Fourth Step: Move the target now to 40-yards and repeat the entire process, this time using the third marking from the top. Once you are again hitting the bullseye repeatedly, move the target back to 20-yards. At 20-yards, and using the scope’s top marking, you should fire at your target and hit within a few inches of your bullseye. Do not worry if your shot is a few inches above or below the bullseye. In the field, these few inches will not be enough for you to hit the vitals area on your target.
Last Step: Go ahead a put the target back at your maximum distance of 40-yards and shoot using the third marking from the top. Again, it should be within a few inches and be within an animal’s vital zone when in the field. If it is off by a lot, start the entire process over.
Remember, since this is not a variable power scope, you will want to buy a scope that is within 7 FPS of your crossbow’s rated FPS.
How to Sight-In a Red Dot Crossbow Scope
Sighting-in a red dot crossbow scope is a bit easier than a multi-point reticle scope, however, the process is pretty much the same.
First Step: Determine if your scope has three red dots or only one. If there are multiple red dots, then you have a multi-point red dot scope and the red dots below the top dot are marked in 10-yard increments. If you only have one red dot, you can sight-in that dot to any distance you want. You could sight it in for 20, 30, or 75 yards if you desire. If you have multiple red dots, it is highly recommended to sight-in the top red dot at 20 yards.
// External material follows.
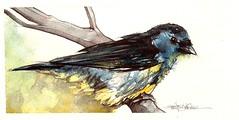 Blue (Jennifer Kraska) Tags: blue bird watercolor jennifer kraska jenniferkraska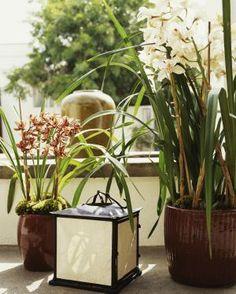 Orchids - Dominique Vorillon / Getty Images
Second Step: Set your target up at the 20-yards. Take multiple shots using the top marking and adjusting the windage and elevation knobs until you are grouping your bolts together tightly inside of the bulls-eye. Once this is complete, the second and third red dot is automatically sighted-in at 30 and 40-yards, respectively.
If you want to confirm that your second and third dots are accurate at 30 and 40-yards, go ahead and test them out by moving the target to the respective distances and using the appropriate markings.
How to Sight-In a Speed Dial Crossbow Scope
Sighting-in a speed dial crossbow scope is a similar process to sighting-in the red dot and multi-point reticle scope. The main difference is that there is one major step to be completed before you begin to fire your bolts at a target.
That step is determining the speed your crossbow fires bolts in FPS. You can either refer to your crossbow’s handbook and see what the manufacturer has rated your crossbow’s speed at, or you can check it yourself by using a chronograph.
The chronograph will be more accurate; however, the manufacturer’s rating should suffice.
First Step: Adjust your scope’s speed dial to the speed your crossbow shoots the bolts. You want this to be as close as possible, but know, later you might need to adjust the speed dial again, so right now, it does not have to be perfect.
Second Step: Set up a target at 20-yards. Again, fire multiple shots and adjust the windage and elevation knobs until your bolts are grouping inside the bullseye. Once this is complete, move onto step three.
Third Step: Now, move the target to 40-yards and take multiple shots. The bolts should shoot straight in terms of right to left since you sighted-in your crossbow scope at 20-yards. If it is off, it should only be off up or down. If it is off left or right, go back and sight-in at 20-yards.
Last Step: If your shots are shooting high, then adjust the speed dial by increasing the speed on the speed dial. If your shots are low, then decrease the speed on the speed dial. Make very small adjustments and keep test firing. Do not alter the setting of your elevation knob. Use only the speed dial. Do this until you are grouping your shots within the bullseye.